[Extract to read]:
= Lucien Stryk Asian Translation Prize =

Zen Buddhism translation award

The Lucien Stryk Asian Translation Prize is a prize that recognizes the best translation into English of book-length texts of Asian poetry or Zen Buddhism. It was established by an anonymous donor in 2010, and is named for Lucien Stryk, the American Zen poet and translator.

The Lucien Stryk Asian Translation Prize is awarded at the same time as the National Translation Award (NTA) in Prose and Poetry, the Italian Prose in Translation Award (IPTA), and the Spain-USA Foundation Translation Award by the American Literary Translators Association (ALTA). These awards are announced and honored at the annual ALTA conference held each fall. The winner receives $6,000.

[Required work]:
Reproduce word for word the stretch of the Lucien Stryk prize description above from "Zen Buddhism translation" through "winner receives $6,000.".

[Data shown]:
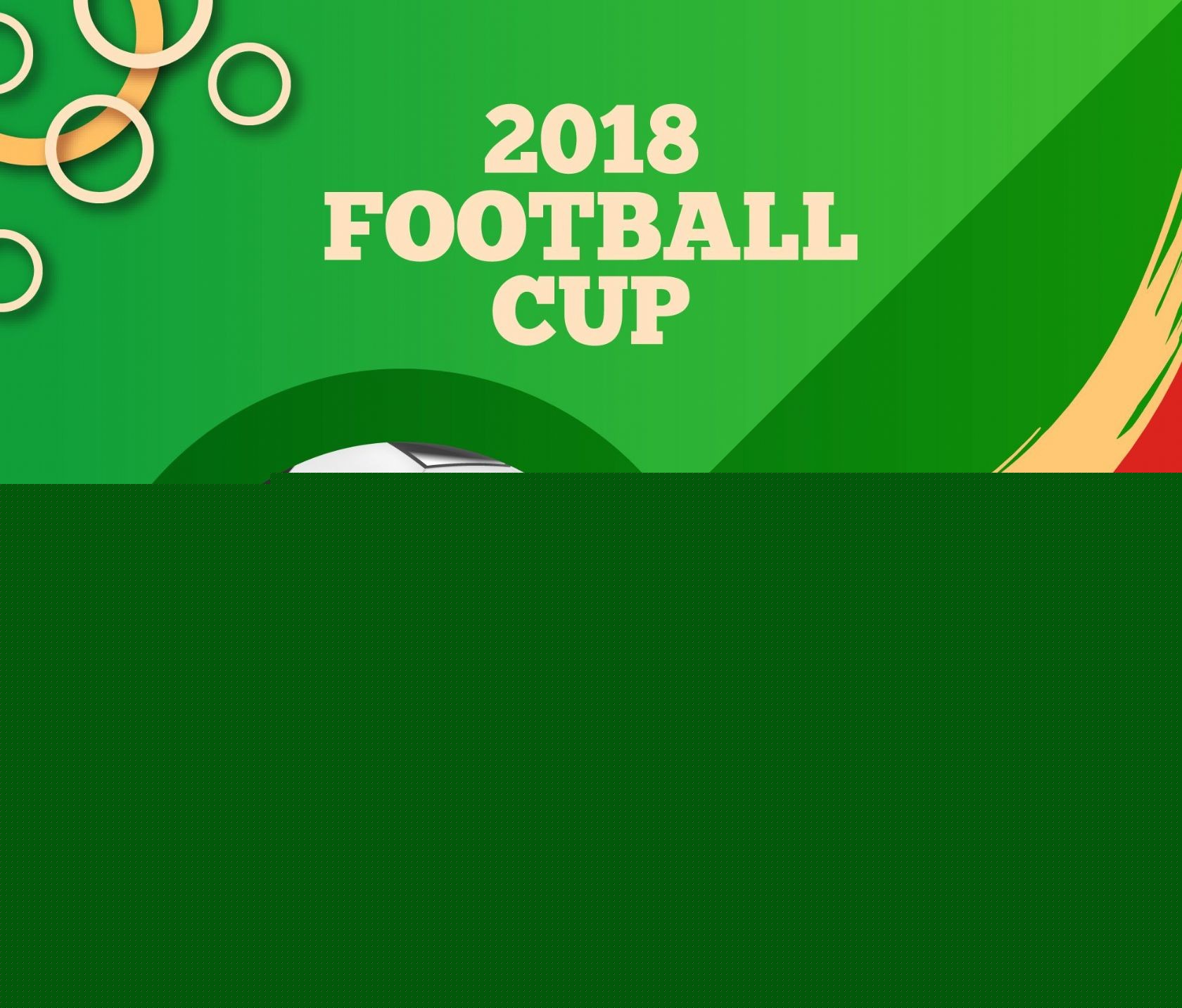 持球员身体 持球员身体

[Problem solution]:
Zen Buddhism translation award

The Lucien Stryk Asian Translation Prize is a prize that recognizes the best translation into English of book-length texts of Asian poetry or Zen Buddhism. It was established by an anonymous donor in 2010, and is named for Lucien Stryk, the American Zen poet and translator.

The Lucien Stryk Asian Translation Prize is awarded at the same time as the National Translation Award (NTA) in Prose and Poetry, the Italian Prose in Translation Award (IPTA), and the Spain-USA Foundation Translation Award by the American Literary Translators Association (ALTA). These awards are announced and honored at the annual ALTA conference held each fall. The winner receives $6,000.